LIST OF TASKS
1: In the forum post about low capture frame rates, what is the most frames per second that the GRID driver's "Frame Limiter" allows?
2: Which Windows 7 driver version numbers appear in the forum post about low capture frame rates? List every one.
3: Carry on the forum post about low capture frame rates from its final line.

*** Opening TEXT FOR ANALYSIS ***

I have similar problem (low FPS on capture). I tested Win7 and 3d application with constant load like "UnigineHeaven" in small window (640x360) (not fullscreen). The load on graphics card is low due to grid drivers "Frame Limiter" not allow more then 67 FPS. The "UnigineHeaven" shows always 66 FPS (right-top corner) also "Fraps" shows 66 FPS on application. K280Q/K2 load is <50% and temperature <50C (reports nvidia-smi in xen). I also try to downgrade win7 driver from 369.95 to 369.71 or 369.17 still the same results but I cannot verify if the downgrade setup is capable to replace all API-dll with older version.

  • Aero composer is ON

  • Console high-freqency capture from xen is OK, 60 FPS (undocumented parameter "intervaltime=16666" see https://gridforums.nvidia.com/default/topic/258/).

*** Closing TEXT FOR ANALYSIS ***
*** Opening INFORMATION PROVIDED ***

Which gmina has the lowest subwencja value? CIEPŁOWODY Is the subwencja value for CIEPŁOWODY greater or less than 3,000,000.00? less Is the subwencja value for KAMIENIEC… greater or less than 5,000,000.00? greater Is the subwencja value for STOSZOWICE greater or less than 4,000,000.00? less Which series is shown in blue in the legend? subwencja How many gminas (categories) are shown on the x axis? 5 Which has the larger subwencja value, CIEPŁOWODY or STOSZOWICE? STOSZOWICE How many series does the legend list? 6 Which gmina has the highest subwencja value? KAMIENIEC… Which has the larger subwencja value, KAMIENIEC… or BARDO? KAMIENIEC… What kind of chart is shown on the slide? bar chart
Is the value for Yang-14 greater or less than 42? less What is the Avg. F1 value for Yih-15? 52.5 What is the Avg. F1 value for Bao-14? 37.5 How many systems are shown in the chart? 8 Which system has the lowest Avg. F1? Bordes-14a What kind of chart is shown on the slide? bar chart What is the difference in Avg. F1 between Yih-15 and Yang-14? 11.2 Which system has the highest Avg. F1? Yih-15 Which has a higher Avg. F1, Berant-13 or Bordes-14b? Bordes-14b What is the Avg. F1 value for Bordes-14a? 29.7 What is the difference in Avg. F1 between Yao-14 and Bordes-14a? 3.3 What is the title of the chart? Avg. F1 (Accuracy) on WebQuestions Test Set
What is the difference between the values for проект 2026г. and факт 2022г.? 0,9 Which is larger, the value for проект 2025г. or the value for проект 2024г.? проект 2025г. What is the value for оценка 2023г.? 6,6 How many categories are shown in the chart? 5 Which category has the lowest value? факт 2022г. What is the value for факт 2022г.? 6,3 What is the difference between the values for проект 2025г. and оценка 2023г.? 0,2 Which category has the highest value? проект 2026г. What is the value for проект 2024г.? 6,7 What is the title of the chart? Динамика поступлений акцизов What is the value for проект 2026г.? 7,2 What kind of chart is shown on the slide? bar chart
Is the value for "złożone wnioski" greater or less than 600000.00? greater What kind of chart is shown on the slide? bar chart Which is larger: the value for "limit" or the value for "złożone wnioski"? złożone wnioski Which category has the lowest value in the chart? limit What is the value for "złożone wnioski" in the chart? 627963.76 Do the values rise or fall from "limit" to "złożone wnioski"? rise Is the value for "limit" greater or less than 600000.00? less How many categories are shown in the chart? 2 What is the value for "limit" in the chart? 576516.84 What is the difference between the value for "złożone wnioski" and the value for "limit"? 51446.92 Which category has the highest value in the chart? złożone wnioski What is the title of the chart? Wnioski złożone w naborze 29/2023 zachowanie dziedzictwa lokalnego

*** Closing INFORMATION PROVIDED ***

RESULTS OF THE TASKS
1: No more than 67 FPS.

2: 369.95, 369.71, 369.17

3:
    Capture with NvFBCToSysGrabFrame() inside win7 guest is crappy. The same API (NvFBCTo*(), NVidia Capture SDK) is used in remoting protocols. I am using external dedicated encoder to eliminate influence with card encoder (see https://gridforums.nvidia.com/default/topic/752/). The encoder input FPS results follow (10 sec average samples and yes, "UnigineHeaven" still running 66 FPS):
    FPS 57.41
    FPS 47.06
    FPS 43.80
    FPS 46.23
    FPS 48.43
    FPS 47.92
    FPS 46.09
    FPS 47.32
    FPS 47.10
    FPS 46.66
    FPS 44.73
    FPS 46.34
    FPS 48.62
    FPS 53.17
    FPS 56.52
    FPS 62.76
    FPS 64.16
    FPS 56.71
    FPS 60.14
    FPS 55.91
    FPS 60.16
    FPS 57.83
    FPS 56.31
    FPS 48.70
    FPS 40.77
    FPS 38.91
    FPS 34.92
    FPS 31.47
    FPS 28.30
    FPS 25.09
    FPS 21.98
    FPS 19.53
    FPS 21.81
    FPS 21.03
    FPS 19.45
    FPS 19.38
    FPS 19.76
    FPS 22.76
    FPS 23.20
    FPS 21.38
    FPS 21.20
    FPS 17.39
    FPS 13.96
    FPS 12.75
    FPS 13.45
    FPS 13.30
    FPS 13.66
    FPS 13.64
    FPS 13.12
    FPS 12.13
    FPS 13.70
    FPS 15.30
    FPS 16.58
    FPS 17.78
    FPS 18.49
    FPS 18.47
    FPS 17.64
    FPS 18.27
    FPS 17.87


  • Aero composer is OFF

  • There is no FPS problem in NvFBCToSysGrabFrame() or direct console capture.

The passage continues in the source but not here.